"According to the initial information obtained, an armed man was in a house on Winder Street," said Martin Carrier, spokesperson for the Sherbrooke Police. "Due to the proximity of residences housing Canada Games athletes, an evacuation order was called."
Carrier said the 62-year-old suspect, who has no ties to the Canada Summer Games, gave himself up at around 2:45 p.m. ET and was taken to hospital. The suspect could face charges.
"We supported the police and we want to be clear that at no time was any athlete in trouble or in danger," said Games CEO Luc Fournier.
The residence houses athletes from several provincial and territorial delegations, participating in a variety of sports.
"We have to reschedule a couple matches for some sports because during this process it was impossible for them to pick up their equipment," said Fournier. "It's not the fault of the athletes, so we're going to reschedule some sports for today and some for tomorrow.
"Everything will be fine by tomorrow."
Fournier added that the residence was largely empty with most of the athletes either competing or practising.

GIVEN DATA:
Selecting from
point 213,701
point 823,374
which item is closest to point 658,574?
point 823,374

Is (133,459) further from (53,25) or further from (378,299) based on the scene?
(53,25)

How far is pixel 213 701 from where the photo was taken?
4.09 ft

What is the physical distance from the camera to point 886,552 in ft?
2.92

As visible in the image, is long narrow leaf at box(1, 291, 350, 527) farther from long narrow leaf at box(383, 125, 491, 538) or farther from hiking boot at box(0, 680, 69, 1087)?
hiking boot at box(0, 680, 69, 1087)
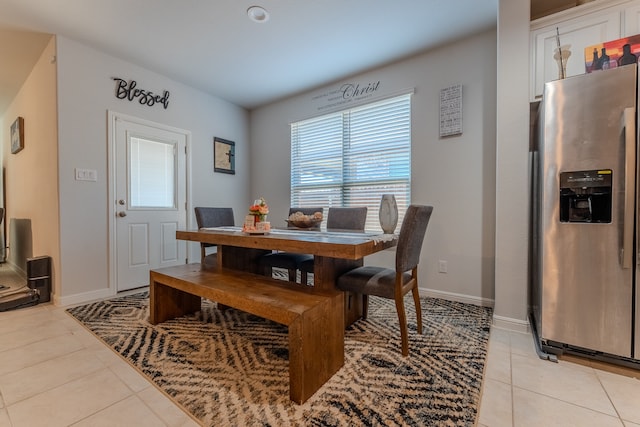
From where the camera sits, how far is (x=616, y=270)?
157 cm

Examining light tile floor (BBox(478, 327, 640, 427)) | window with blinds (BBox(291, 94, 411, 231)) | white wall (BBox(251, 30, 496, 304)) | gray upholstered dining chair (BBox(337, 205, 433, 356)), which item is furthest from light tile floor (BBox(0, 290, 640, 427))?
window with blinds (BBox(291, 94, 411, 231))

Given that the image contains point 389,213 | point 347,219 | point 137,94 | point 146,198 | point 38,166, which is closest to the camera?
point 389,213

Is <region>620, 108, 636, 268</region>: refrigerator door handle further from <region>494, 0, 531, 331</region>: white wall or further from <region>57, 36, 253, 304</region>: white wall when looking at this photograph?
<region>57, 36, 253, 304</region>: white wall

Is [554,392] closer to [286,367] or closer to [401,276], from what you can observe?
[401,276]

==

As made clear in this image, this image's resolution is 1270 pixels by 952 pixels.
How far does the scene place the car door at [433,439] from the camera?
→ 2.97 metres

WHAT YOU WILL DO:
[a] Extract the passage of the report about the armed man on Winder Street starting with "The residence houses" and going on through "some for tomorrow.".
[b] According to the report about the armed man on Winder Street, at what time did the suspect give himself up?
[c] Proceed with the report about the armed man on Winder Street, picking up after its final sentence.
The rows have nothing to do with the report about the armed man on Winder Street.

EXPECTED OUTPUTS:
[a]
The residence houses athletes from several provincial and territorial delegations, participating in a variety of sports.
"We have to reschedule a couple matches for some sports because during this process it was impossible for them to pick up their equipment," said Fournier. "It's not the fault of the athletes, so we're going to reschedule some sports for today and some for tomorrow.

[b] Around 2:45 p.m. ET.

[c]
The incident happened near the campus of Bishop's University, which is being used to house athletes during the Games. Rumours about the police incident quickly spread across the small campus, creating some confusion amongs the delegations and their athletes.
"There was never any real threat to the village," said Michelle Healey, chef de mission of the Newfoundland and Labrador delegation. "I think sometimes social media and lack of information gets things out quickly, which is great sometimes, but not all the right information gets out.
"We had some information going back to our province that created a little bit of pandemonium but we knew ... that all our athletes were safe and accounted for."